PacWave (Newport, OR)

Following the San Diego open-ocean pilot, CalWave plans to prepare for deployment of our x100™ unit, ranking 100kW of power, at PacWave. PacWave will be the first federally-approved, commercial-scale, utility grid-connected wave energy site in the United States.

Credit: US Department of Energy

2021 Open-Ocean Pilot (San Diego, CA)

On September 16th, 2021, CalWave successfully commissioned California’s first at-sea, long-duration wave energy pilot. The x1™ pilot unit, a scaled representation of CalWave’s x100™ architecture, was deployed off the coast of San Diego, 1,800 feet from the Scripps Institute of Oceanography research pier.
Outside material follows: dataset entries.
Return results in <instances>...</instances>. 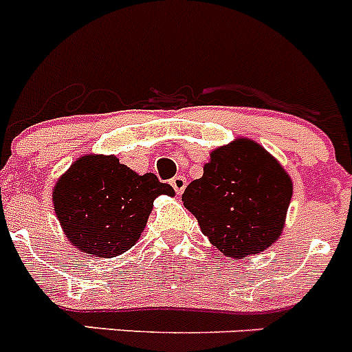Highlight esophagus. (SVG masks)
<instances>
[{"mask_svg":"<svg viewBox=\"0 0 352 352\" xmlns=\"http://www.w3.org/2000/svg\"><path fill=\"white\" fill-rule=\"evenodd\" d=\"M170 185H173V188L176 194L178 195L183 194V190L186 188V178L185 176H182V174H179V176H174V178L170 179Z\"/></svg>","mask_w":352,"mask_h":352,"instance_id":"obj_1","label":"esophagus"}]
</instances>
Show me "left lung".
<instances>
[{
	"label": "left lung",
	"instance_id": "left-lung-1",
	"mask_svg": "<svg viewBox=\"0 0 352 352\" xmlns=\"http://www.w3.org/2000/svg\"><path fill=\"white\" fill-rule=\"evenodd\" d=\"M291 197L292 179L280 162L256 141L236 138L211 151L182 201L213 247L243 259L280 238Z\"/></svg>",
	"mask_w": 352,
	"mask_h": 352
}]
</instances>
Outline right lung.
<instances>
[{"instance_id": "1", "label": "right lung", "mask_w": 352, "mask_h": 352, "mask_svg": "<svg viewBox=\"0 0 352 352\" xmlns=\"http://www.w3.org/2000/svg\"><path fill=\"white\" fill-rule=\"evenodd\" d=\"M158 195L174 188L155 174H139L114 155H82L52 188V204L65 236L93 257H116L144 232Z\"/></svg>"}]
</instances>
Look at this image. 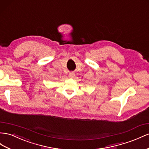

This project was supported by a U.S. Department of Energy award with the goal of validating the performance and reliability of our fully autonomous, submerged xWave system in open-ocean. All pilot objectives were achieved as our demonstration ran continuously for 10 months with zero intervention and 99% system uptime, and was recovered in July 2021.

Key partners for this project include the U.S. Department of Energy, Scripps Institution of Oceanography, the National Renewable Energy Laboratory, Sandia National Laboratories, DNV GL, and UC Berkeley. Additionally, CalWave is collaborating with Pacific Northwest National Laboratory and Integral Consulting, Inc. to collect empirical data and monitor marine ecosystem acceptability of the WEC.

Findings will inform CalWave’s next grid-connected deployment, scheduled to occur at the federally-approved PacWave wave energy site currently being built off the coast of Newport, Oregon.